REPUBLIKA.CO.ID,JAKARTA--Undang Undang (UU) yang mengatur tentang keharusan pengunduran diri seorang Pegawai Negeri Sipil (PNS) ketika mencalonkan diri sebagai calon anggota Dewan Perwakilan Daerah (DPD) dianggap tidak adil dan diskrimintif. Oleh karena itu, UU nomor 10 tahun 2008 tentang Pemilihan Umum Anggota DPR, DPD, dan DPRD diajukan uji materi di Mahkamah Konstitusi (MK).
Terdapat dua pasal diminta oleh Kuasa Hukum Pemohon, Bahrul Ilmi Yakup, untuk dicabut. Yaitu pasal 12 huruf k, yang mensyaratkan calon anggota DPD undur diri dari pekerjaannya sebagai PNS, anggota Tentara Nasional Indonesia, anggota Kepolisian, serta pegawai perusahaan milik negara. Serta pasal 67 ayat 2 huruf h, yang menetapkan surat undur diri sebagai syarat kelengkapan administrasi bakal calon anggota DPD.
''Aturan tersebut sifatnya diskriminatif dan memberatkan,'' kata Bahrul di ruang sidang MK, Jakarta, Rabu (7/7). Menurutnya, perlakuan yang sama justru tidak ada ketika seseorang mencalonkan diri menjadi anggota Dewan Perwakilan Rakyat (DPR) dan Dewan Perwakilan Rakyat Daerah (DPRD).
Pasal-pasal yang dianggapnya diskriminatif tersebut bertentangan dengan UUD 1945 Pasal 27 ayat 1 tentang persamaan kedudukan di muka hukum dan Pasal 28 D ayat 1 tentang kesamaan hak dalam pemerintahan. Dalam persidangan ini, Bahrul mewakili pemohon, Muhammad Abduh Zen, PNS golongan IIIC, dosen di Universitas PGRI Palembang, Sumatra Selatan.

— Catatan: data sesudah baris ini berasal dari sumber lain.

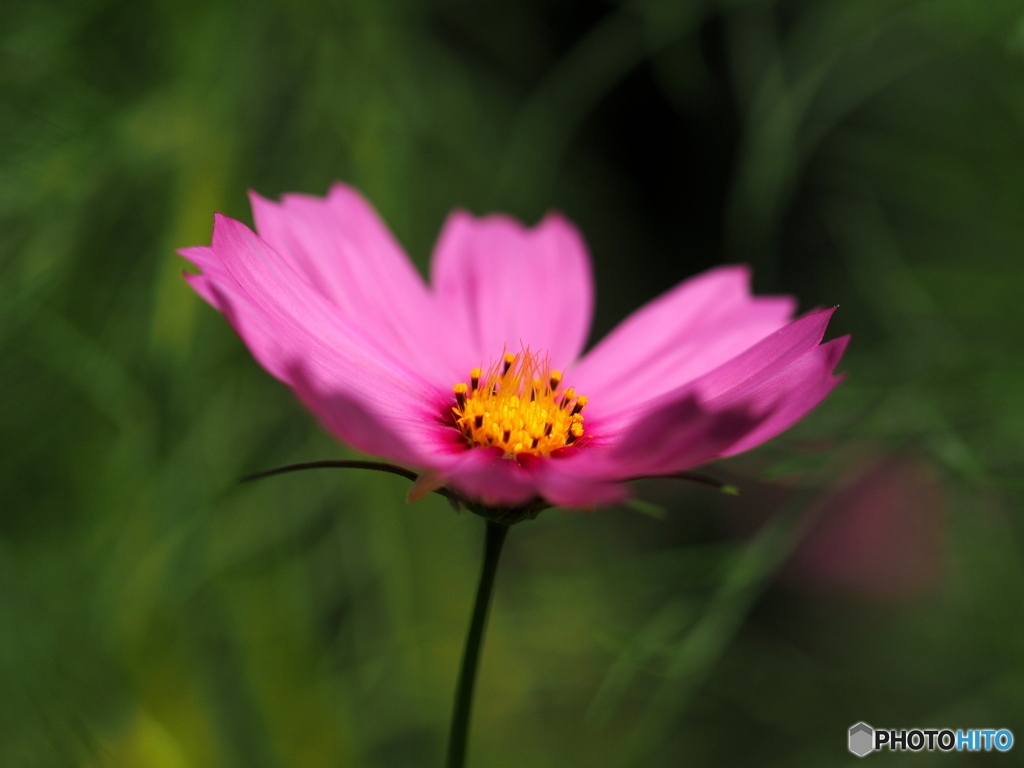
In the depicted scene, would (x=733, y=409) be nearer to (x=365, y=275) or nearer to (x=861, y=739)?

Pada tahun 2008, dia mengundurkan diri sebagai PNS untuk mencalonkan diri menjadi anggota DPD dari Sumatera Selatan. Tapi sayang pada pemilihan tahun 2009, dia tak berhasil meraih kursi DPD. Akibatnya dia kehilangan gaji, pensiun, dan Asuransi Kesehatan yang melekat pada jabatannya dulu ketika masih menjadi PNS.